## Required task:
Extract the complete listing and output it unchanged.

━━━━━ Listing

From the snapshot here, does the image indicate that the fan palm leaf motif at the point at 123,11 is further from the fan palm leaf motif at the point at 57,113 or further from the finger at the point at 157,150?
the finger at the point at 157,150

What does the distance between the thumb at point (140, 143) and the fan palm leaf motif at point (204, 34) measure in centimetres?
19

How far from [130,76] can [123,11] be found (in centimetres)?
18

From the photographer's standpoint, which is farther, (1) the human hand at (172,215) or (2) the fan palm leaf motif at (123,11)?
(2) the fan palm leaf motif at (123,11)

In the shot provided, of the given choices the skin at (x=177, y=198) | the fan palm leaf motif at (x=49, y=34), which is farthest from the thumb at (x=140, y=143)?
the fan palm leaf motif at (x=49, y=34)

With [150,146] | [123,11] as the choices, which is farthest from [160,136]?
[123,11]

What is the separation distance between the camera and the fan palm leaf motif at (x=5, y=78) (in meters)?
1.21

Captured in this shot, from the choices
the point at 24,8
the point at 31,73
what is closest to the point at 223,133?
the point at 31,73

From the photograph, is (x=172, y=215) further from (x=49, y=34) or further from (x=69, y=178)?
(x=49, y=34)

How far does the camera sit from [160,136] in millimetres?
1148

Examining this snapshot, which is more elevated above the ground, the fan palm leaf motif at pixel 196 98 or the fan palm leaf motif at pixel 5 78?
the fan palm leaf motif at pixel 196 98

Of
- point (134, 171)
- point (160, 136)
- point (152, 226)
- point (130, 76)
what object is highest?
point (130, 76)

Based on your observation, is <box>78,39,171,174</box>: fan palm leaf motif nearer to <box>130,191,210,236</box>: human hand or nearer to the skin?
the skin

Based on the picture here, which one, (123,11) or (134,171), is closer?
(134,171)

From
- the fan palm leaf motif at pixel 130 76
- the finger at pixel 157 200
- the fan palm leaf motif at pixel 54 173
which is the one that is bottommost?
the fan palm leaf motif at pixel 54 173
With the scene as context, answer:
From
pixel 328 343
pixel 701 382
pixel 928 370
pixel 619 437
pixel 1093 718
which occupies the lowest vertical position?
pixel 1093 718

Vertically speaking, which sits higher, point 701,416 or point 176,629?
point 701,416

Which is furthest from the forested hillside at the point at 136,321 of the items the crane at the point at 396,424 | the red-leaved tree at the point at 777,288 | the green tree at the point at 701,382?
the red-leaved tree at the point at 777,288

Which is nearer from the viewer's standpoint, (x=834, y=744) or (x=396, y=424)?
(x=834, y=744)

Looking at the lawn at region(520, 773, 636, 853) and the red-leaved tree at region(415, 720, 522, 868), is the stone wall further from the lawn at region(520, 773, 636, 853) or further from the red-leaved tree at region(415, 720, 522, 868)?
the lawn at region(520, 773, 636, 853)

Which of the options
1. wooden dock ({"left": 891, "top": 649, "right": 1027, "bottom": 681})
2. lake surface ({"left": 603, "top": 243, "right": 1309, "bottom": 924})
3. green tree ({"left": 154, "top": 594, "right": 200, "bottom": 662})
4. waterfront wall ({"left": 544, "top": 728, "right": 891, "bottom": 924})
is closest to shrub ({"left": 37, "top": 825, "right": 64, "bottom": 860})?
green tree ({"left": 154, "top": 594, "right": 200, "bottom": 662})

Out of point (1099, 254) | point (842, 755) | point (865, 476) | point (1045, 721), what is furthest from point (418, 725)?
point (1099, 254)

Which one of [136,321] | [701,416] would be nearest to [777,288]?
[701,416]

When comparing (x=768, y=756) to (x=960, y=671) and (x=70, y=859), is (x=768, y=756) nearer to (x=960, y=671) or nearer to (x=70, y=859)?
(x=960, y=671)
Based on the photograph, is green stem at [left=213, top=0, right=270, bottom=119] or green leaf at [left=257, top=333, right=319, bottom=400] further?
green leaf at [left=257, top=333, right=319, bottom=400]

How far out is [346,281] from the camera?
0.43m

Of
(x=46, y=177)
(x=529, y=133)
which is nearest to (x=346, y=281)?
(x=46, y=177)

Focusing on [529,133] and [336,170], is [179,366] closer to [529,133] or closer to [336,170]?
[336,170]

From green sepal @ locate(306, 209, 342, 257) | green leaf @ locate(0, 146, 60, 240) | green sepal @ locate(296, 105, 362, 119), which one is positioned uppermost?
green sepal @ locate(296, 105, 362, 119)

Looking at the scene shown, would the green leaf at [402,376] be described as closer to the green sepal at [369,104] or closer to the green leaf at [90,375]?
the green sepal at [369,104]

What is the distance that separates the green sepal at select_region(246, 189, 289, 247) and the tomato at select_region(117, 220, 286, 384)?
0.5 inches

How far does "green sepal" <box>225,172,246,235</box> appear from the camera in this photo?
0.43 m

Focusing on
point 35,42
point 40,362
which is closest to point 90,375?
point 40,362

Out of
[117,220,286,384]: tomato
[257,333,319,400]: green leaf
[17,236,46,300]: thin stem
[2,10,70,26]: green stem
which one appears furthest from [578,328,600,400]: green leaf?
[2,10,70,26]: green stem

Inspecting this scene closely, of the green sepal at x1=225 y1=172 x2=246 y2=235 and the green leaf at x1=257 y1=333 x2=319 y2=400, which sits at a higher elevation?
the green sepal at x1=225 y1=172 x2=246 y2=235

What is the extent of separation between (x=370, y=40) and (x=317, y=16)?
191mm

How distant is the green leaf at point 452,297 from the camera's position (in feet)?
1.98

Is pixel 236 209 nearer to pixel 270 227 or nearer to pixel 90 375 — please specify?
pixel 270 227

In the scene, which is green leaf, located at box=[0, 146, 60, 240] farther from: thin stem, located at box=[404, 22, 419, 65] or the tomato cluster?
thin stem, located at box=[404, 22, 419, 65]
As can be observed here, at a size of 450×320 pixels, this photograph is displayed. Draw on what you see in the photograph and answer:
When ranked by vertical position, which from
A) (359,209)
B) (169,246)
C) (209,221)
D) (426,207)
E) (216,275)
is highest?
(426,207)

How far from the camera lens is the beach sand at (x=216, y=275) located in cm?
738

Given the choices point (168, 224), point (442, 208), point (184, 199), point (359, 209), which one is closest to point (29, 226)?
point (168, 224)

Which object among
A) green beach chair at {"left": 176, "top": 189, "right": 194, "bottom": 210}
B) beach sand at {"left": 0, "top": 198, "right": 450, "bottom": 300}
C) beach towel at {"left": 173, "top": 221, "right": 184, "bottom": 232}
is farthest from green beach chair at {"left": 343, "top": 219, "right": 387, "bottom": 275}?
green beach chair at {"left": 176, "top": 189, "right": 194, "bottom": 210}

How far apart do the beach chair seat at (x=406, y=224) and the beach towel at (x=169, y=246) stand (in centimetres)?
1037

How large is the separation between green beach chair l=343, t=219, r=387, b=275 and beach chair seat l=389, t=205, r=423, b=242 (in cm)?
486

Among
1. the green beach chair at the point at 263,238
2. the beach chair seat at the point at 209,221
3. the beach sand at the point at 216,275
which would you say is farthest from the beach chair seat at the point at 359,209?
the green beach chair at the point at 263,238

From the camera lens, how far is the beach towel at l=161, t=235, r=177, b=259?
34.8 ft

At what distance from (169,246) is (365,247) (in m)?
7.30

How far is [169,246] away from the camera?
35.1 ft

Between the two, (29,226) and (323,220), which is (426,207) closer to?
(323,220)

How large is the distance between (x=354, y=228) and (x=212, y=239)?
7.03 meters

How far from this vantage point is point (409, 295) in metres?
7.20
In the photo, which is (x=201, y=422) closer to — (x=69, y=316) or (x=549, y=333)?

━━━━━━━━━━

## The response:
From the snapshot here, does the image indicate that the fan palm leaf motif at the point at 123,11 is further from the fan palm leaf motif at the point at 57,113 or further from the finger at the point at 157,150?
the finger at the point at 157,150

What does the distance between the thumb at point (140, 143) and the fan palm leaf motif at point (204, 34) measure in centimetres?
19

How far from [130,76] can [123,11] be found (in centimetres)?
18

From the photographer's standpoint, which is farther, (1) the human hand at (172,215) or (2) the fan palm leaf motif at (123,11)?
(2) the fan palm leaf motif at (123,11)

In the shot provided, of the given choices the skin at (x=177, y=198) | the fan palm leaf motif at (x=49, y=34), which is farthest from the thumb at (x=140, y=143)?
the fan palm leaf motif at (x=49, y=34)

With [150,146] | [123,11] as the choices, which is farthest from [160,136]?
[123,11]

What is the separation distance between the camera and the fan palm leaf motif at (x=5, y=78) (in meters)?
1.21

Captured in this shot, from the choices
the point at 24,8
the point at 31,73
what is closest to the point at 223,133?
the point at 31,73

From the photograph, is (x=172, y=215) further from (x=49, y=34) or further from (x=69, y=178)?
(x=49, y=34)

How far does the camera sit from [160,136] in millimetres?
1148

Examining this snapshot, which is more elevated above the ground, the fan palm leaf motif at pixel 196 98 or the fan palm leaf motif at pixel 5 78?
the fan palm leaf motif at pixel 196 98

Of
- point (134, 171)
- point (160, 136)
- point (152, 226)
- point (130, 76)
what object is highest?
point (130, 76)

Based on your observation, is <box>78,39,171,174</box>: fan palm leaf motif nearer to <box>130,191,210,236</box>: human hand or nearer to the skin?
the skin

Based on the picture here, which one, (123,11) or (134,171), is closer?
(134,171)

From
- the fan palm leaf motif at pixel 130 76
- the finger at pixel 157 200
- the fan palm leaf motif at pixel 54 173
which is the one that is bottommost?
the fan palm leaf motif at pixel 54 173
With the scene as context, answer:
From
pixel 328 343
pixel 701 382
pixel 928 370
pixel 619 437
pixel 1093 718
which occupies the lowest vertical position?
pixel 1093 718

Vertically speaking, which sits higher, point 701,416 or point 176,629?
point 701,416

Which is furthest from the forested hillside at the point at 136,321 of the items the crane at the point at 396,424 | the red-leaved tree at the point at 777,288 | the green tree at the point at 701,382?
the red-leaved tree at the point at 777,288

Which is nearer from the viewer's standpoint, (x=834, y=744) or (x=396, y=424)?
(x=834, y=744)

Looking at the lawn at region(520, 773, 636, 853) and the red-leaved tree at region(415, 720, 522, 868), is the stone wall further from the lawn at region(520, 773, 636, 853) or further from the red-leaved tree at region(415, 720, 522, 868)?
the lawn at region(520, 773, 636, 853)

Which of the options
1. wooden dock ({"left": 891, "top": 649, "right": 1027, "bottom": 681})
2. lake surface ({"left": 603, "top": 243, "right": 1309, "bottom": 924})
3. green tree ({"left": 154, "top": 594, "right": 200, "bottom": 662})
4. waterfront wall ({"left": 544, "top": 728, "right": 891, "bottom": 924})
is closest to shrub ({"left": 37, "top": 825, "right": 64, "bottom": 860})?
green tree ({"left": 154, "top": 594, "right": 200, "bottom": 662})

Out of point (1099, 254) | point (842, 755) | point (865, 476) | point (1045, 721), what is furthest from point (418, 725)?
point (1099, 254)

Which one of [136,321] | [701,416] would be nearest to [777,288]?
[701,416]

When comparing (x=768, y=756) to (x=960, y=671) and (x=70, y=859), is (x=768, y=756) nearer to (x=960, y=671) or nearer to (x=70, y=859)?
(x=960, y=671)
Based on the photograph, is green stem at [left=213, top=0, right=270, bottom=119] or green leaf at [left=257, top=333, right=319, bottom=400] further?
green leaf at [left=257, top=333, right=319, bottom=400]

How far out is [346,281] from the camera?
0.43m

Of
(x=46, y=177)
(x=529, y=133)
which is nearest to (x=346, y=281)?
(x=46, y=177)

Focusing on [529,133] and [336,170], is [179,366] closer to [529,133] or closer to [336,170]?
[336,170]

From green sepal @ locate(306, 209, 342, 257) | green leaf @ locate(0, 146, 60, 240) | green sepal @ locate(296, 105, 362, 119), which one is positioned uppermost?
green sepal @ locate(296, 105, 362, 119)

Looking at the scene shown, would the green leaf at [402,376] be described as closer to the green sepal at [369,104] or closer to the green leaf at [90,375]?
the green sepal at [369,104]

What is the distance that separates the green sepal at select_region(246, 189, 289, 247) and the tomato at select_region(117, 220, 286, 384)?
0.5 inches

How far does "green sepal" <box>225,172,246,235</box> appear from the camera in this photo?
0.43 m

Focusing on
point 35,42
point 40,362
which is closest to point 90,375?
point 40,362

Out of
[117,220,286,384]: tomato
[257,333,319,400]: green leaf
[17,236,46,300]: thin stem
[2,10,70,26]: green stem
which one appears furthest from [578,328,600,400]: green leaf?
[2,10,70,26]: green stem

Inspecting this scene closely, of the green sepal at x1=225 y1=172 x2=246 y2=235 and the green leaf at x1=257 y1=333 x2=319 y2=400, which sits at a higher elevation?
the green sepal at x1=225 y1=172 x2=246 y2=235

What is the extent of separation between (x=370, y=40) and (x=317, y=16)?
191mm

How distant is the green leaf at point 452,297 from the camera's position (in feet)?
1.98

Is pixel 236 209 nearer to pixel 270 227 or nearer to pixel 90 375 — please specify?
pixel 270 227

In the scene, which is green leaf, located at box=[0, 146, 60, 240] farther from: thin stem, located at box=[404, 22, 419, 65] or the tomato cluster?
thin stem, located at box=[404, 22, 419, 65]
As can be observed here, at a size of 450×320 pixels, this photograph is displayed. Draw on what you see in the photograph and answer:
When ranked by vertical position, which from
A) (359,209)
B) (169,246)
C) (209,221)
D) (426,207)
E) (216,275)
is highest?
(426,207)

How far from the camera lens is the beach sand at (x=216, y=275) located in cm?
738

Given the choices point (168, 224), point (442, 208), point (184, 199), point (359, 209), which one is closest to point (29, 226)?
point (168, 224)

Which object among
A) green beach chair at {"left": 176, "top": 189, "right": 194, "bottom": 210}
B) beach sand at {"left": 0, "top": 198, "right": 450, "bottom": 300}
C) beach towel at {"left": 173, "top": 221, "right": 184, "bottom": 232}
is farthest from green beach chair at {"left": 343, "top": 219, "right": 387, "bottom": 275}?
green beach chair at {"left": 176, "top": 189, "right": 194, "bottom": 210}

How far apart do the beach chair seat at (x=406, y=224) and the beach towel at (x=169, y=246) stand (in centimetres)?
1037

How large is the separation between green beach chair l=343, t=219, r=387, b=275 and beach chair seat l=389, t=205, r=423, b=242 (in cm)?
486

Among
1. the green beach chair at the point at 263,238
2. the beach chair seat at the point at 209,221
3. the beach sand at the point at 216,275
which would you say is farthest from the beach chair seat at the point at 359,209?
the green beach chair at the point at 263,238

From the camera lens, how far is the beach towel at l=161, t=235, r=177, b=259?
34.8 ft

At what distance from (169,246) is (365,247) (in m)?
7.30

How far is [169,246] away from the camera?
35.1 ft

Between the two, (29,226) and (323,220), which is (426,207) closer to?
(323,220)

How large is the distance between (x=354, y=228) and (x=212, y=239)?
7.03 meters

How far from this vantage point is point (409, 295) in metres?
7.20
In the photo, which is (x=201, y=422) closer to — (x=69, y=316) or (x=549, y=333)?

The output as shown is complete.